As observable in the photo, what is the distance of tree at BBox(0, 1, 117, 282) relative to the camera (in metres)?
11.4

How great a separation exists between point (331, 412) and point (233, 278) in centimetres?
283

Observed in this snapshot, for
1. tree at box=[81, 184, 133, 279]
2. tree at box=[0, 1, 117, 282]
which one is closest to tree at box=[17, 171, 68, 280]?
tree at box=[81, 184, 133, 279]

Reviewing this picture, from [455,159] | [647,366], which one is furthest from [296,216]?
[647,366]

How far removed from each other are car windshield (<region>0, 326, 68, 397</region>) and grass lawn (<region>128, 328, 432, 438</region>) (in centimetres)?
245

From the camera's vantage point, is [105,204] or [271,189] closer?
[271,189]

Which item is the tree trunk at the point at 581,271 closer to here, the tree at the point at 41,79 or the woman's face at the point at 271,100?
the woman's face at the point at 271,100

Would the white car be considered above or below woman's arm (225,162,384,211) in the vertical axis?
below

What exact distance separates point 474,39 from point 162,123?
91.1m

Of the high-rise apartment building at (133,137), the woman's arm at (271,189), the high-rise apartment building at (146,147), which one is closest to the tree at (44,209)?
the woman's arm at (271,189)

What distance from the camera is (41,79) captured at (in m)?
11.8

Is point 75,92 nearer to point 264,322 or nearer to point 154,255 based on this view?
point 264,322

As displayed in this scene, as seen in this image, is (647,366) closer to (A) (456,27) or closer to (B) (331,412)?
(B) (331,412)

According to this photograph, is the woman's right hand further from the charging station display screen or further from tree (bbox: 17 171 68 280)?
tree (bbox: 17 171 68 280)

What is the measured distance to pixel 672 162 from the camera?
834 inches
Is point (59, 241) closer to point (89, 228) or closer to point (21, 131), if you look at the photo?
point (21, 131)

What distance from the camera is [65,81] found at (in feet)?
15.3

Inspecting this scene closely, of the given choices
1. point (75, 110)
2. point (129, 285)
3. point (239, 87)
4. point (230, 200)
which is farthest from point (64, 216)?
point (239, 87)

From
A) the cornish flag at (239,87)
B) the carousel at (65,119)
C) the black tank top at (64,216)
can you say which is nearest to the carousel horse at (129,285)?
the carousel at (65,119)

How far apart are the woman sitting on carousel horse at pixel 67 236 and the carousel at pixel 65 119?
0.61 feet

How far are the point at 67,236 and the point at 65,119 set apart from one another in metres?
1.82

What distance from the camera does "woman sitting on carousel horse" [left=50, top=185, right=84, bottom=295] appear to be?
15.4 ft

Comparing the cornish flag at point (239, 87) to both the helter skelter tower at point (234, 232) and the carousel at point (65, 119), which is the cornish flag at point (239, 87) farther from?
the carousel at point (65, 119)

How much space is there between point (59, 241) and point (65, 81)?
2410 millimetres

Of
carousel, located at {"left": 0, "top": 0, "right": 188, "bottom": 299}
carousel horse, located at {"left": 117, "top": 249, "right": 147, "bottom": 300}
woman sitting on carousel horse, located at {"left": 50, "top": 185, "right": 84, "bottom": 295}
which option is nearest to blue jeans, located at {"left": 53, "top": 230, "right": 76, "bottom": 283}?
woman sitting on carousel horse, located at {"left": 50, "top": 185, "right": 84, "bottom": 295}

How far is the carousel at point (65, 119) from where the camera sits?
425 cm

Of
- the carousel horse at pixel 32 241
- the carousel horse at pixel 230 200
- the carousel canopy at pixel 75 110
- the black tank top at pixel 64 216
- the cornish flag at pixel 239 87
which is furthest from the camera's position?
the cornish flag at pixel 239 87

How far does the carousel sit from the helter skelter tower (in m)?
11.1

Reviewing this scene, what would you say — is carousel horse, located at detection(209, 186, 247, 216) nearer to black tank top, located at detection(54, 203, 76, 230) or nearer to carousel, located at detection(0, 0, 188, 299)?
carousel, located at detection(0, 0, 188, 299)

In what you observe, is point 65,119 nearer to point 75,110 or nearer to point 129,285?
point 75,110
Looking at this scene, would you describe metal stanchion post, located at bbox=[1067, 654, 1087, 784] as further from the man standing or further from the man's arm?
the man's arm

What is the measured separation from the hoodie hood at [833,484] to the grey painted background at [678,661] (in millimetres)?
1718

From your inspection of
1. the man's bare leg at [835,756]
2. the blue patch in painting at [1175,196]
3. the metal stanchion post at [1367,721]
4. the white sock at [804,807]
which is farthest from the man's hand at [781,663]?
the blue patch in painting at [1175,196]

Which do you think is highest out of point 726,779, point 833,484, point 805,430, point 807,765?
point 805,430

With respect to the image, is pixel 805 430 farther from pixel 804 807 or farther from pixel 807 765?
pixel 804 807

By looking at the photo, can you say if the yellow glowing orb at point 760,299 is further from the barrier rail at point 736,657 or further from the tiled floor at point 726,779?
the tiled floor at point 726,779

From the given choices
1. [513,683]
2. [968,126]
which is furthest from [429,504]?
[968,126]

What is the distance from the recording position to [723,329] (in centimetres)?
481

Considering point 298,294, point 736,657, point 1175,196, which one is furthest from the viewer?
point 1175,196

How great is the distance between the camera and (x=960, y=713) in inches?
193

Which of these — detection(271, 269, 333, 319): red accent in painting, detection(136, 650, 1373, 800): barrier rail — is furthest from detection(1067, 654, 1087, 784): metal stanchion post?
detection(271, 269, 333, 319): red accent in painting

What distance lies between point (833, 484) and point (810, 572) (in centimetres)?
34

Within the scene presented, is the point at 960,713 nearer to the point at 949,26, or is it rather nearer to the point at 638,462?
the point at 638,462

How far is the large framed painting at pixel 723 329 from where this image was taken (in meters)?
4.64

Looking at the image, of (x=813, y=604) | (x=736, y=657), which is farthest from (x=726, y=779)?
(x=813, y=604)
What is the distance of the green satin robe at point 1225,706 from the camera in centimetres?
---*---
» **Required work**
Type out the entries again, word for word.

» **Solved problem**
As observable in the photo, what is the distance of tree at BBox(0, 1, 117, 282) relative to the camera (in metres)?
11.4

How great a separation exists between point (331, 412) and point (233, 278) in centimetres?
283

Observed in this snapshot, for
1. tree at box=[81, 184, 133, 279]
2. tree at box=[0, 1, 117, 282]
which one is closest to tree at box=[17, 171, 68, 280]?
tree at box=[81, 184, 133, 279]

Reviewing this picture, from [455,159] | [647,366], which one is furthest from [296,216]?
[647,366]

How far removed from each other are car windshield (<region>0, 326, 68, 397</region>) and grass lawn (<region>128, 328, 432, 438</region>) (in centimetres)?
245

From the camera's vantage point, is [105,204] or [271,189] closer?
[271,189]

Which item is the tree trunk at the point at 581,271 closer to here, the tree at the point at 41,79 or the woman's face at the point at 271,100?
the woman's face at the point at 271,100

Would the white car be considered above or below woman's arm (225,162,384,211) in the vertical axis?
below

What exact distance separates point 474,39 from point 162,123?
91.1m

Of the high-rise apartment building at (133,137), the woman's arm at (271,189), the high-rise apartment building at (146,147), which one is closest to the tree at (44,209)?
the woman's arm at (271,189)

What distance from the camera is (41,79) captured at (in m)?
11.8

Is point 75,92 nearer to point 264,322 or nearer to point 154,255 based on this view?
point 264,322

As displayed in this scene, as seen in this image, is (647,366) closer to (A) (456,27) or closer to (B) (331,412)?
(B) (331,412)

According to this photograph, is the woman's right hand further from the charging station display screen or further from tree (bbox: 17 171 68 280)?
tree (bbox: 17 171 68 280)

What is the measured distance to pixel 672 162 from the camera?
834 inches
Is point (59, 241) closer to point (89, 228) or closer to point (21, 131), if you look at the photo?
point (21, 131)

What distance from the camera is [65,81] found at (in feet)?
15.3

Inspecting this scene closely, of the given choices
1. point (75, 110)
2. point (129, 285)
3. point (239, 87)
4. point (230, 200)
which is farthest from point (64, 216)?
point (239, 87)

From
A) the cornish flag at (239,87)
B) the carousel at (65,119)
C) the black tank top at (64,216)
can you say which is nearest to the carousel horse at (129,285)?
the carousel at (65,119)

How far apart are the woman sitting on carousel horse at pixel 67 236 and the carousel at pixel 65 119?
0.61 feet

How far are the point at 67,236 and the point at 65,119 set apart from one another in metres?
1.82

What distance from the camera does "woman sitting on carousel horse" [left=50, top=185, right=84, bottom=295] appear to be?
15.4 ft

Comparing the cornish flag at point (239, 87) to both the helter skelter tower at point (234, 232) and the carousel at point (65, 119), which is the cornish flag at point (239, 87) farther from?
the carousel at point (65, 119)

How much space is there between point (59, 241) and point (65, 81)?
2410 millimetres

Of
carousel, located at {"left": 0, "top": 0, "right": 188, "bottom": 299}
carousel horse, located at {"left": 117, "top": 249, "right": 147, "bottom": 300}
woman sitting on carousel horse, located at {"left": 50, "top": 185, "right": 84, "bottom": 295}
which option is nearest to blue jeans, located at {"left": 53, "top": 230, "right": 76, "bottom": 283}?
woman sitting on carousel horse, located at {"left": 50, "top": 185, "right": 84, "bottom": 295}

How far is the carousel at point (65, 119) from where the camera sits?
425 cm

Of
- the carousel horse at pixel 32 241
- the carousel horse at pixel 230 200
- the carousel canopy at pixel 75 110
- the black tank top at pixel 64 216
- the cornish flag at pixel 239 87
which is furthest from the camera's position?
the cornish flag at pixel 239 87

How far does the carousel sit from the helter skelter tower (in m)?
11.1

Reviewing this scene, what would you say — is carousel horse, located at detection(209, 186, 247, 216) nearer to black tank top, located at detection(54, 203, 76, 230) or nearer to carousel, located at detection(0, 0, 188, 299)?
carousel, located at detection(0, 0, 188, 299)

In what you observe, is point 65,119 nearer to point 75,110 or nearer to point 129,285?
point 75,110
Looking at this scene, would you describe metal stanchion post, located at bbox=[1067, 654, 1087, 784] as further from the man standing or further from the man's arm?
the man's arm

What is the measured separation from the hoodie hood at [833,484] to the grey painted background at [678,661] (in millimetres)?
1718

From your inspection of
1. the man's bare leg at [835,756]
2. the blue patch in painting at [1175,196]
3. the metal stanchion post at [1367,721]
4. the white sock at [804,807]
which is farthest from the man's hand at [781,663]?
the blue patch in painting at [1175,196]

Which do you think is highest out of point 726,779, point 833,484, point 805,430, point 807,765?
point 805,430

With respect to the image, is pixel 805 430 farther from pixel 804 807 or farther from pixel 807 765?
pixel 804 807

By looking at the photo, can you say if the yellow glowing orb at point 760,299 is further from the barrier rail at point 736,657 or further from the tiled floor at point 726,779?
the tiled floor at point 726,779

From the given choices
1. [513,683]
2. [968,126]
which is furthest from [429,504]?
[968,126]

What is the distance from the recording position to [723,329] (in centimetres)?
481

Considering point 298,294, point 736,657, point 1175,196, which one is furthest from the viewer?
point 1175,196

How great is the distance between the camera and (x=960, y=713) in inches?
193

Which of these — detection(271, 269, 333, 319): red accent in painting, detection(136, 650, 1373, 800): barrier rail — is furthest from detection(1067, 654, 1087, 784): metal stanchion post?
detection(271, 269, 333, 319): red accent in painting

What distance lies between point (833, 484) and point (810, 572) (in centimetres)?
34

Within the scene presented, is the point at 960,713 nearer to the point at 949,26, or is it rather nearer to the point at 638,462?
the point at 638,462

How far is the large framed painting at pixel 723 329 from where this image was taken (in meters)?
4.64

Looking at the image, of (x=813, y=604) | (x=736, y=657), which is farthest from (x=726, y=779)?
(x=813, y=604)
What is the distance of the green satin robe at point 1225,706 from the camera in centimetres?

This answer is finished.